> **What is needed**
From the data below, copy exactly the lines that lie between the one holding "Ranteo S1E2: Loki Vs Religion" and the one holding "Princess Charlotte and", including both, and nothing more.

> **Excerpted records**

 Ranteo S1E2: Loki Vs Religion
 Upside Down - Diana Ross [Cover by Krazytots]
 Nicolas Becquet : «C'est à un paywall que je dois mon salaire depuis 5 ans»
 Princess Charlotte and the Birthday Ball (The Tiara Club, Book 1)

* * *

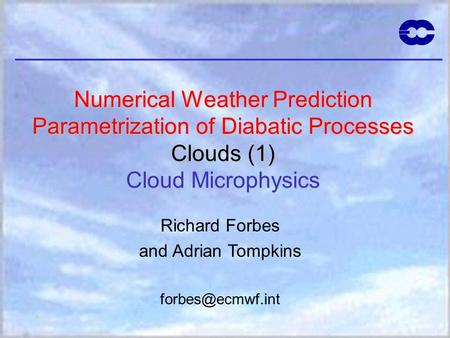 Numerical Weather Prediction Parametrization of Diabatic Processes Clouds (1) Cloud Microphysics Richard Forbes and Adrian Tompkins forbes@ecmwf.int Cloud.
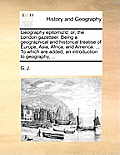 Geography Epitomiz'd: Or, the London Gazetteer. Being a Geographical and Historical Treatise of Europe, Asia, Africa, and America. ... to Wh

> **Output of the task**
 Ranteo S1E2: Loki Vs Religion
 Upside Down - Diana Ross [Cover by Krazytots]
 Nicolas Becquet : «C'est à un paywall que je dois mon salaire depuis 5 ans»
 Princess Charlotte and the Birthday Ball (The Tiara Club, Book 1)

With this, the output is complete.